Due to the mounting chorus in praise of Hopkins, and the fashionable instability of much of Catholic criticism, Thompson no longer receives the attention which should be given him. In his great odes Thompson, following the Liturgy, used the signs in nature correctly, as manifestations of the sacramental character of the universe. In a series of daringly flamboyant figures he piles magnificent picture upon picture until the world of beauty stands out clearly as the house of God.
Some critics have censured his tendency toward florid magnificence, but they do it without taking into account Thompson's purpose, which contrary to the vague surface worship of nature indulged to the full by the Romantic poets, was a successful attempt to look behind the glowing fagade of nature into the very purpose of the forms of creation. If the outer forms were baroque and florid, God's world, as he made it, stood revealed in a thousand dazzling pictures which were but the façade of revealed glory. Christ walks the murky waters of the Thames, His face looks out, as well, through the frozen bread of the snowflakes, and the fountains of His beauty pour in cascades from the rainbows on the Sussex downs. Eye had not seen, but tongue might declare a purpose and discern a pattern.
Sister Songs, Thompson's first book of poems, was dedicated to the Meynell family. It is a graceful and facile collection of poems, sometimes marred by a confusion of Victorian and Renaissance attitudes toward the Meynell girls and their mother Alice.
Of Thompson's later work his "Hound of Heaven" is perhaps his most beautifully integrated poem. Because of its universal appeal, it has, unfortunately overshadowed his great odes "To the Setting Sun," "Orient Ode," and the superb but revealing economy of his ode "To the Dead Cardinal of Westminster," written upon the death of Cardinal Manning.
Of equal rank with these are the "New Year Chimes," a rhythmical commentary on the eternity of God, and the "Mistress of Vision," a dream treatise on divine wisdom.

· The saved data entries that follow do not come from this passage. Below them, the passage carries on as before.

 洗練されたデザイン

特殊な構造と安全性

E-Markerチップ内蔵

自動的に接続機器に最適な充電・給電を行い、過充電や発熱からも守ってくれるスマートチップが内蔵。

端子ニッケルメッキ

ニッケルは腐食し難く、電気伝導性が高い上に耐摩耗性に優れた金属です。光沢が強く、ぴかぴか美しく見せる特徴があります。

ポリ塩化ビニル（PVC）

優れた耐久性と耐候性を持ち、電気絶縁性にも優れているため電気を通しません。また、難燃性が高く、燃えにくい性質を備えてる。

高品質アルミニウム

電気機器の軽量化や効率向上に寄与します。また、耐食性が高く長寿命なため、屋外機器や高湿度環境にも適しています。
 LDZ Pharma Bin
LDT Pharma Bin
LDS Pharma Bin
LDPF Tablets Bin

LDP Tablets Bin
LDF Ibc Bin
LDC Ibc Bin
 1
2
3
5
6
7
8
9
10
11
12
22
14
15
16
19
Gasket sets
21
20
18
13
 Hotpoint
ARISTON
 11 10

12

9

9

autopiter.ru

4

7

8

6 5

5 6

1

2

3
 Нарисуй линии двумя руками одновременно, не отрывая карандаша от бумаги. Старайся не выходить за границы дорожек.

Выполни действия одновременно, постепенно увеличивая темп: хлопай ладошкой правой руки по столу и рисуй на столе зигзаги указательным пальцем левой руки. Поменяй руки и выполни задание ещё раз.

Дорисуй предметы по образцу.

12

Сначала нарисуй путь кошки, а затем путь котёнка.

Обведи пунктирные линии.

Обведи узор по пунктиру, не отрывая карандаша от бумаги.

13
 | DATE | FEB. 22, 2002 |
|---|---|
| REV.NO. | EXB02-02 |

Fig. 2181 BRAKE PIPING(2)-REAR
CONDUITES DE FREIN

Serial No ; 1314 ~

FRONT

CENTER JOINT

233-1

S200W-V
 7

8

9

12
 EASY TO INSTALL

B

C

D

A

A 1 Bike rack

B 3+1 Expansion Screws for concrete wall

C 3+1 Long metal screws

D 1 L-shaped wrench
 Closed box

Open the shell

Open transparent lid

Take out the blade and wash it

In "Assumpta Maria" Thompson reached the zenith of his power to combine the natural and the supernatural.
His poems are most easily studied in the excellent edition edited by Terence Connolly, S.J. This edition has adequate textual notes except for "New Year's Chimes" and the "Mistress of Vision."
Thompson's prose is still admired by many critics. Of his critical essays the one on Shelley is perhaps the most complete and artistically balanced. Thompson's love of Shelley fails to dim his critical faculties and though his praise of Shelley's excellences verges on baroque writing, the essay is a critical masterpiece, for "love begets knowledge where the hard mind fails."
His excellent and definitive biography, by Everard Meynell, was published in 1916.